Malu Dreyer besucht Arbeitsgemeinschaft in Neuwied

Arbeit

Nr. 045-2/05

Land und Regionaldirektion verfolgen das gemeinsame Ziel, gute Rahmenbedingungen für die Arbeitsgemeinschaften von Arbeits- und Sozialverwaltung in Rheinland-Pfalz zu schaffen, wie Arbeitsministerin Malu Dreyer heute in Neuwied unterstrich. Die Neuwieder Arbeitsgemeinschaft war heute Station der Ministerin auf ihrer Besuchsreise durch einzelne Arbeitsgemeinschaften im Land, bei der sie sich ein Bild von der Arbeit vor Ort und den Problemen machen will. Malu Dreyer versicherte, dass beide Seiten - Land und Regionaldirektion - die Probleme ernst nehmen und gemeinsam lösen wollen. So habe man gemeinsam mit der Regionaldirektion eine Task-Force gebildet, um pragmatische Lösungen für Probleme in den rheinland-pfälzischen Arbeitsgemeinschaften abzustimmen und zu entwickeln.

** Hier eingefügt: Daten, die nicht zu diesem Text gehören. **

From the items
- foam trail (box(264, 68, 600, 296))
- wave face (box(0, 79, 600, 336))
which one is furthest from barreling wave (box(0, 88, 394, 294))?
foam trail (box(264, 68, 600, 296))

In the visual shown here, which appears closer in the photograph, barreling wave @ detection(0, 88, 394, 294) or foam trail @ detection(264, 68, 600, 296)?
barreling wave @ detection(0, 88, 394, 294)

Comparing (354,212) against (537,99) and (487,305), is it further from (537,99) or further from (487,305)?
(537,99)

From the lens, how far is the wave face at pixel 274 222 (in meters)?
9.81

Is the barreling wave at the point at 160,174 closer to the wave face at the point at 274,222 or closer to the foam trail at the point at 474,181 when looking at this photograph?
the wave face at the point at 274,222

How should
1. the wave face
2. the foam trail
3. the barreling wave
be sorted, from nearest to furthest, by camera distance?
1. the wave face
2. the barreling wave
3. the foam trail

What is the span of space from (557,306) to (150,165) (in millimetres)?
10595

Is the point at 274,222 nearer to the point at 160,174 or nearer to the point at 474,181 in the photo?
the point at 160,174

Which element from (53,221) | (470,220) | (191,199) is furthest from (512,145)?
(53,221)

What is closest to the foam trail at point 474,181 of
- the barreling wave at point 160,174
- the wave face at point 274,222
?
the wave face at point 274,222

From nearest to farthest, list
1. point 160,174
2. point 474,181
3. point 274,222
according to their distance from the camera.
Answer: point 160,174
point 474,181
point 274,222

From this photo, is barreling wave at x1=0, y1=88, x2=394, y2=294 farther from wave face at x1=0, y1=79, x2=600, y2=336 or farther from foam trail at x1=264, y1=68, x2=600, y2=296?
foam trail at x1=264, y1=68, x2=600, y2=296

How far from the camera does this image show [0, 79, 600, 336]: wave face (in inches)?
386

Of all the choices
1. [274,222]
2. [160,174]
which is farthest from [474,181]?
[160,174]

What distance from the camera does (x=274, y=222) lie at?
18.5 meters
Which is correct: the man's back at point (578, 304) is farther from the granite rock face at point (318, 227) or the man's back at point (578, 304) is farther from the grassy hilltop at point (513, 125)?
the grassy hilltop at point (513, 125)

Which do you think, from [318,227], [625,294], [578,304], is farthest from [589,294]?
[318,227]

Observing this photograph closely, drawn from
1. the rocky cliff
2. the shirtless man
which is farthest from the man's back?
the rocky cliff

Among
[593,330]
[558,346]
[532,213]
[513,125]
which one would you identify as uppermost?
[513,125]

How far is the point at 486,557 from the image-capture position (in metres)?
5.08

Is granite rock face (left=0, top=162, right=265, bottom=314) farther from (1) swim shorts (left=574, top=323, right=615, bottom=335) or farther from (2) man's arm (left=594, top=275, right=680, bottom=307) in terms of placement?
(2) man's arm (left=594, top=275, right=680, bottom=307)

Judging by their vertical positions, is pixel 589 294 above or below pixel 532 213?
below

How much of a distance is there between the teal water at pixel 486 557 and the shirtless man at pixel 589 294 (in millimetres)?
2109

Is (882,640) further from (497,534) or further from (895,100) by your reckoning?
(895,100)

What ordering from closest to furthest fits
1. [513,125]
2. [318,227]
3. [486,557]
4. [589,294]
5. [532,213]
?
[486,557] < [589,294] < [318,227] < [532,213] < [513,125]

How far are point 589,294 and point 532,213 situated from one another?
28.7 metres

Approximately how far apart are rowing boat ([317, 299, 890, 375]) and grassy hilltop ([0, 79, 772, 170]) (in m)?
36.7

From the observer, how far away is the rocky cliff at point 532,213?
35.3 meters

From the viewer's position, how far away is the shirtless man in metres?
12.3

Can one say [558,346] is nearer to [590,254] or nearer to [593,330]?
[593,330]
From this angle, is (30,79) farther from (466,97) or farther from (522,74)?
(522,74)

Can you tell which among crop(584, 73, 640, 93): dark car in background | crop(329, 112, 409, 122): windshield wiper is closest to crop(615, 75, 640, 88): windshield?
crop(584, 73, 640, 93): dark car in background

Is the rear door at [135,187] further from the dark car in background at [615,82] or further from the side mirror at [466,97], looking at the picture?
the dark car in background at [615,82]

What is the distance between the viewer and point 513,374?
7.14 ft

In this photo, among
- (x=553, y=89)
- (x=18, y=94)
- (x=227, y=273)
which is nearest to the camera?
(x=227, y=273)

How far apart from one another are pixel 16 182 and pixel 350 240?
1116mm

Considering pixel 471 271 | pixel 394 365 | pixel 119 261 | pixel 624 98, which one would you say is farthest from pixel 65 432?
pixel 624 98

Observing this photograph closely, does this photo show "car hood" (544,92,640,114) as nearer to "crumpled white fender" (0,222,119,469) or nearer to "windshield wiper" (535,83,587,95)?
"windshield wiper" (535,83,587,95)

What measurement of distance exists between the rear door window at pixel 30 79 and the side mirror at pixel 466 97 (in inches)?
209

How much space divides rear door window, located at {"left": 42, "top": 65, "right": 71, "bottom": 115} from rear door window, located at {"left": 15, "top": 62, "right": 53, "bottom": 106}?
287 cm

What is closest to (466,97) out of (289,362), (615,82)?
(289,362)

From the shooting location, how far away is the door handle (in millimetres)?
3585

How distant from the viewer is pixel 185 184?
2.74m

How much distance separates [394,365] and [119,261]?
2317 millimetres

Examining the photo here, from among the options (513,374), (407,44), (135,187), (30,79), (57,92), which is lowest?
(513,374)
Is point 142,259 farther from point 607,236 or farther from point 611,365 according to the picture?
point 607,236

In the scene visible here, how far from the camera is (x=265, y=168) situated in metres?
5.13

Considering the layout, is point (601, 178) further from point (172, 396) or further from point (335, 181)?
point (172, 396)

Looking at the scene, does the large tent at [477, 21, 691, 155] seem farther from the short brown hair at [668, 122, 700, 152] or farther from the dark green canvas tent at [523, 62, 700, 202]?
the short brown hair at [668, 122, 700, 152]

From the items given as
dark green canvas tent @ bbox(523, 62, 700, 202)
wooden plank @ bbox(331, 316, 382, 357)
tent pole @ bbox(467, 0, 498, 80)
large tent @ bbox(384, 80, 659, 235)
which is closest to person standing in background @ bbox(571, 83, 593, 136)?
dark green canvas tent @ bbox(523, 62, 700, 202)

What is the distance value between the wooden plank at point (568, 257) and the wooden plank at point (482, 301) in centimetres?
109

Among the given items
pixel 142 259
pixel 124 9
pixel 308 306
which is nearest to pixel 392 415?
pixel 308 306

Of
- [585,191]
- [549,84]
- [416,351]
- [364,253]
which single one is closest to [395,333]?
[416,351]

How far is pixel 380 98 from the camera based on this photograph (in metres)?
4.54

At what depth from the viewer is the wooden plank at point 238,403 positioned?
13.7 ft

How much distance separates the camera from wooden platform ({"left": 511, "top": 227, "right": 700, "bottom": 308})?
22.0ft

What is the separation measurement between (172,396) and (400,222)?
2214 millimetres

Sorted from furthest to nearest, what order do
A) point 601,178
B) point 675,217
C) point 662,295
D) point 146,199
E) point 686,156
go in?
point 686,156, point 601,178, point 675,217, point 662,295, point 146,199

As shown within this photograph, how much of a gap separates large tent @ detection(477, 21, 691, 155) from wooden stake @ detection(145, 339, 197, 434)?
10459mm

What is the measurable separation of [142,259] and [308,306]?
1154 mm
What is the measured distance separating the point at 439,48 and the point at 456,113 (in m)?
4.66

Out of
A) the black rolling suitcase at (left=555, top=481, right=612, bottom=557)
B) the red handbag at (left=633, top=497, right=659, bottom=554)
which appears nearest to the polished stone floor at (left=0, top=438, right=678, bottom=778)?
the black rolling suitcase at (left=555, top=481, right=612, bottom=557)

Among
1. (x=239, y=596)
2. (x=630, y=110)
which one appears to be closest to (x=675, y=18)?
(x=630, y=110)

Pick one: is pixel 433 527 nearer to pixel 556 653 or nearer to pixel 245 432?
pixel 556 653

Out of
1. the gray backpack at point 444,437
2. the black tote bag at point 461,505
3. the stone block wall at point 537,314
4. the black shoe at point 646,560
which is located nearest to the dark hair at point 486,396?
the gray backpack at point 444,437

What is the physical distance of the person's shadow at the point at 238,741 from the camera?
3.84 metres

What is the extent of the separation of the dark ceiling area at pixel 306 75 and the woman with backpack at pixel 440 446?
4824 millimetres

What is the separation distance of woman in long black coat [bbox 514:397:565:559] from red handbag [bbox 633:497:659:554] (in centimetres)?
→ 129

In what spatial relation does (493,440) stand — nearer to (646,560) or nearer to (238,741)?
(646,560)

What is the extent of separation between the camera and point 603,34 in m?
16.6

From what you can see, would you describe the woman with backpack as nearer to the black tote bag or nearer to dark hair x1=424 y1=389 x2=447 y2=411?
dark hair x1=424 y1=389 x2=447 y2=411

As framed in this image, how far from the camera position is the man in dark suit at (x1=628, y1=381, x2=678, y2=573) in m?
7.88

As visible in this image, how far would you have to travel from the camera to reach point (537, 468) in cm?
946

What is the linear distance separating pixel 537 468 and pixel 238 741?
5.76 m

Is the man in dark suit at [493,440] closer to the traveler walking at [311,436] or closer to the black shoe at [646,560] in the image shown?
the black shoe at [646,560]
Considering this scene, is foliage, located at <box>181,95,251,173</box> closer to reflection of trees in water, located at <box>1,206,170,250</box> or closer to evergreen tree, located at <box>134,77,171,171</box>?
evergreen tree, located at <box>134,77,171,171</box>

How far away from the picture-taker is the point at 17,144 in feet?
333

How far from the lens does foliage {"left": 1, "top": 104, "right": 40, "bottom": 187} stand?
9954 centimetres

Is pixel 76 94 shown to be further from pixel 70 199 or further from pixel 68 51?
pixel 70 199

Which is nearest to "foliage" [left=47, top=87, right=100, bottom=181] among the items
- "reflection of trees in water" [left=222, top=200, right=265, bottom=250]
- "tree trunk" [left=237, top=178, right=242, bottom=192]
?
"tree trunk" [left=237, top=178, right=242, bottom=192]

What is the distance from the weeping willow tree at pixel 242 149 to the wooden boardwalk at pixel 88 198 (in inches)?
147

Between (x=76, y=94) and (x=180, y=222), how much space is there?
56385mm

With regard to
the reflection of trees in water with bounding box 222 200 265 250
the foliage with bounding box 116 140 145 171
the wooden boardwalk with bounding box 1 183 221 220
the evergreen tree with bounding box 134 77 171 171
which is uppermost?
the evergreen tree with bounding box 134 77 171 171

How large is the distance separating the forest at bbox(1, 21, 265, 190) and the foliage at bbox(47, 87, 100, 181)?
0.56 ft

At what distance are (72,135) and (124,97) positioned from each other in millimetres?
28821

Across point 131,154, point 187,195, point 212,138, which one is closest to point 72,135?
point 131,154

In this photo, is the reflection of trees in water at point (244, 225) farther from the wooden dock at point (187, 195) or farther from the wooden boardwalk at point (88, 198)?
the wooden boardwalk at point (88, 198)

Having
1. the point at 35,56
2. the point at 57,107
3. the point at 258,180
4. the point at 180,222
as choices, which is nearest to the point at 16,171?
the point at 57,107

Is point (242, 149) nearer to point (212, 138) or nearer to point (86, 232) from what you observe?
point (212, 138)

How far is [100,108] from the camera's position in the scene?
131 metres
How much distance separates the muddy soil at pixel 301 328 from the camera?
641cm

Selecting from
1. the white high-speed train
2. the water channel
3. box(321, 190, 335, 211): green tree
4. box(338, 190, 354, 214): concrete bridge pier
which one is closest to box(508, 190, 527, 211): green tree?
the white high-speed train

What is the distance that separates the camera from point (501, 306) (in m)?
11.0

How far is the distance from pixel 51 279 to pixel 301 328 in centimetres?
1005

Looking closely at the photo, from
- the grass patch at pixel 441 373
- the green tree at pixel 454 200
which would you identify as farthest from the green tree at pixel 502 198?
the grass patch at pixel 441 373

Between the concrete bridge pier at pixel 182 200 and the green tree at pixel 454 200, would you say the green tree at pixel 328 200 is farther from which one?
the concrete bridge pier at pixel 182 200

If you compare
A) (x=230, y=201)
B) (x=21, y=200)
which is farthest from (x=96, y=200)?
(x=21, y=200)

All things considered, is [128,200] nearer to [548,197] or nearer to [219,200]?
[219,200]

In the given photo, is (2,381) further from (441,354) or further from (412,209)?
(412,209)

Land und Regionaldirektion sind sich einig in ihrer Rolle als Ansprechpartner für Probleme der Arbeitsgemeinschaften, für die im Einzelnen gemeinsame pragmatische Lösungen gefunden werden sollen. Dies sei auch Ziel ihrer Besuchsreise, bei der sie sehen wolle, wo es in der Zusammenarbeit, vielleicht auch in der Kommunikation Probleme gebe, um diese gemeinsam mit den beteiligten Partnern zu lösen, so die Ministerin. Es hänge viel davon ab, dass die Zusammenarbeit funktioniere. Darin liege der Schlüssel für eine bessere Vermittlung arbeitsloser Menschen und damit für das Gelingen der Arbeitsmarktreformen.

Das Land habe im Zuge der Reformen seine Arbeitsmarktpolitik neu ausgerichtet und unterstütze den Aufbau regionaler Beschäftigungsstrukturen in Zusammenarbeit mit den örtlichen Partnern, insbesondere den Arbeitsgemeinschaften, erklärte die Ministerin. Das Land begleite und flankiere den Reformprozess und habe regionale Budgets gebildet, orientiert an der Zahl der Arbeitslosengeld-II-Bezieherinnen und -Bezieher in den Kommunen. Die Mittel in Höhe von insgesamt 18 Millionen Euro werden individuell nach dem jeweiligen örtlichen Bedarf eingesetzt, damit möglichst viele Menschen in den Arbeitsmarkt eingegliedert werden können. Die Mittel würden gut in Anspruch genommen werden. Aus fast allen rheinland-pfälzischen Gebietskörperschaften lägen bereits Anträge für Projekte über insgesamt fünf Millionen Euro vor.

Dabei gehe es nicht nur um die Schaffung von zusätzlichen Arbeitsgelegenheiten, sondern auch um Qualifizierungsmöglichkeiten für die betroffenen Menschen, so Malu Dreyer. Beispielhaft nannte sie in diesem Zusammenhang berufspraktische Qualifizierungen und die Beseitigung integrationshemmender Faktoren, wie nachholender Schulabschluss oder auch Sprachkurse. Hier seien vor allem die unter 25-Jährigen eine Hauptzielgruppe.